Essa remodelação que propõe será em que ministérios?
Terá de ser feita uma remodelação de metade do Governo. Temos problemas na Defesa, nos Assuntos Externos, até de redefinição das áreas de intervenção e da tutela do próprio ministro. Temos problemas gravíssimos na Justiça, que é preciso atalhar. Os portugueses vão quatro, cinco, seis vezes aos tribunais para tratarem de um assunto e batem sempre numa greve ou vão às conservatórias e batem com o nariz em filas intermináveis. Temos uma área na Justiça que está a andar bem, que é a da desburocratização, mas temos nas políticas de justiça uma fragilidade imensa que é preciso corrigir.

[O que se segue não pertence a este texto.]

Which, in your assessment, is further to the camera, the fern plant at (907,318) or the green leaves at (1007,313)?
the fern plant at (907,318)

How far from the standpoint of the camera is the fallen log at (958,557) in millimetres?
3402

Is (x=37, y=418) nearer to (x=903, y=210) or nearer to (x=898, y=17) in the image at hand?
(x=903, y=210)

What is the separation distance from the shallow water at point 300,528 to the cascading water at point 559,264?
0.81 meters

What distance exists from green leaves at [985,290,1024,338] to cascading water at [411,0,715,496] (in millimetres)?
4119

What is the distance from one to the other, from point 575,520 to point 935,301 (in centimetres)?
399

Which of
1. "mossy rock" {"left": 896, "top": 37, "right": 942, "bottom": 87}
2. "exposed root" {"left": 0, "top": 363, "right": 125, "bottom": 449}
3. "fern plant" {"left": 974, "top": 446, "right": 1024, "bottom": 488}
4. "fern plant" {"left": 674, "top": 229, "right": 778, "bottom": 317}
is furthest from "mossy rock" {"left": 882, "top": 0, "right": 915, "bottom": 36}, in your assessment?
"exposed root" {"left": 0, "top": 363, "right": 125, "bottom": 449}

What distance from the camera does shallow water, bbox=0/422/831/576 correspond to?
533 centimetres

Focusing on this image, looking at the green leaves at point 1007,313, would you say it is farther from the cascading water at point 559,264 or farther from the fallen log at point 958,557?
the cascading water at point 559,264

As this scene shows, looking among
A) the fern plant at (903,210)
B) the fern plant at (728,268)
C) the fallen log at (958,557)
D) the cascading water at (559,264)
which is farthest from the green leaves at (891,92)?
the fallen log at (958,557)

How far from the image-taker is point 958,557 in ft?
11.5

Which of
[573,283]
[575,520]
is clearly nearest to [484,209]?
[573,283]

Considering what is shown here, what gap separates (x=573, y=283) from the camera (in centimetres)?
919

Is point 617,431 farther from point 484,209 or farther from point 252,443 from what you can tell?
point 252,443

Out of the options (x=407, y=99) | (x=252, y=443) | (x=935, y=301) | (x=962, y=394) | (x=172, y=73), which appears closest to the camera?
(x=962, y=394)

Já disse três ministérios, há mais?
Temos um problema na Educação. Quando houve as grandes manifestações contra a ministra Maria de Lurdes Rodrigues, eu era membro do Governo e também do secretariado nacional do PS. E afirmei, numa reunião da Comissão Política do PS, que o caminho que estávamos a seguir era um caminho muito difícil e que ia colocar uma franja muito significativa do que eram os líderes do movimento socialista social-democrata no PS, que eram os professores, que sempre estruturaram as bases do PS, os elementos que permitiam as alternativas locais e podíamos perder esses professores. Já perdemos muitos e estamos neste momento a fazer um caminho que pode ser um caminho sem retorno.

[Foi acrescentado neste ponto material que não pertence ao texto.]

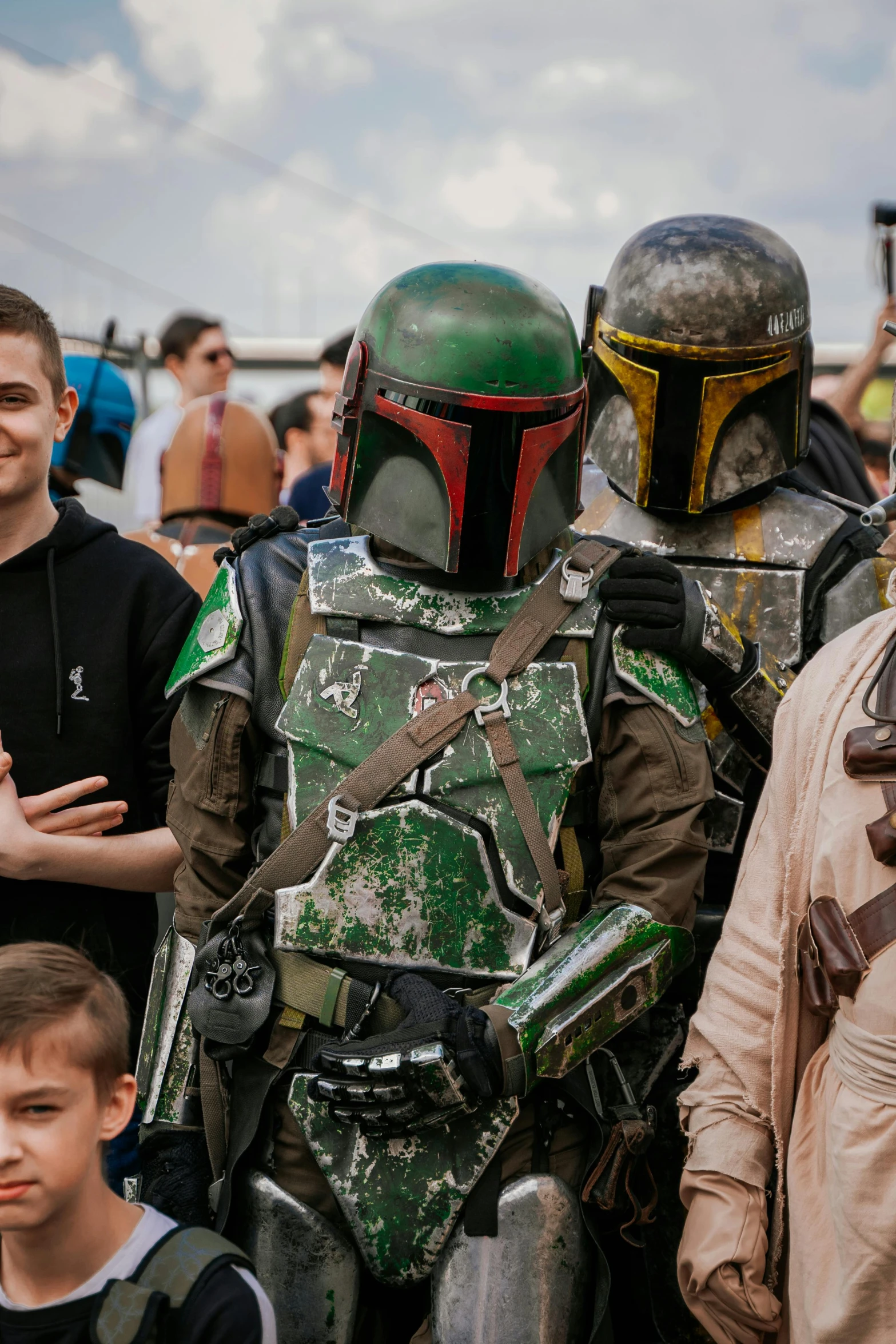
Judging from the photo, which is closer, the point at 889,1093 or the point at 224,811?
the point at 889,1093

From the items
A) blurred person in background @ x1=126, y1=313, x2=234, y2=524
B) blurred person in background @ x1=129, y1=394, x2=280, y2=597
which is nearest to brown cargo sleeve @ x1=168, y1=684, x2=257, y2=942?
blurred person in background @ x1=129, y1=394, x2=280, y2=597

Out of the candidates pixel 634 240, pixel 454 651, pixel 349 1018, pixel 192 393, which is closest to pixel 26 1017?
pixel 349 1018

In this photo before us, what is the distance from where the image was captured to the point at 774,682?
8.89 ft

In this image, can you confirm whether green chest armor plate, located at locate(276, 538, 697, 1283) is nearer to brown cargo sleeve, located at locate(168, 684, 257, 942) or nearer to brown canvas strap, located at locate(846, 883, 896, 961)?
brown cargo sleeve, located at locate(168, 684, 257, 942)

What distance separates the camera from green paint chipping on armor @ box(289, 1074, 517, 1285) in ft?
7.35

Esse cálculo eleitoral é mais importante do que as políticas que têm de ser feitas?
Não é um problema de cálculo eleitoral, uma coisa leva à outra. Quando percebemos que o partido está a perder a sua base de apoio é porque as políticas são erradas. É porque o PS não está a cumprir o que se exige dele e nas questões da Educação neste momento temos um problema de incapacidade para corrigir aquilo que são elementos centrais da nossa política educativa.
Há quem faça paralelismos com o Governo de Santana Lopes…
Isso não tem nada a ver porque há, desde logo, uma diferença: os jornalistas andam todos à volta dos ministros, mas sabem perfeitamente que o Governo tem um comando. De quando em vez o comando está cansado, mas logo no momento a seguir coloca-se entre dois ministros e apresenta um plano, um programa, uma ambição para a habitação.
É um Governo que só vive do primeiro-ministro?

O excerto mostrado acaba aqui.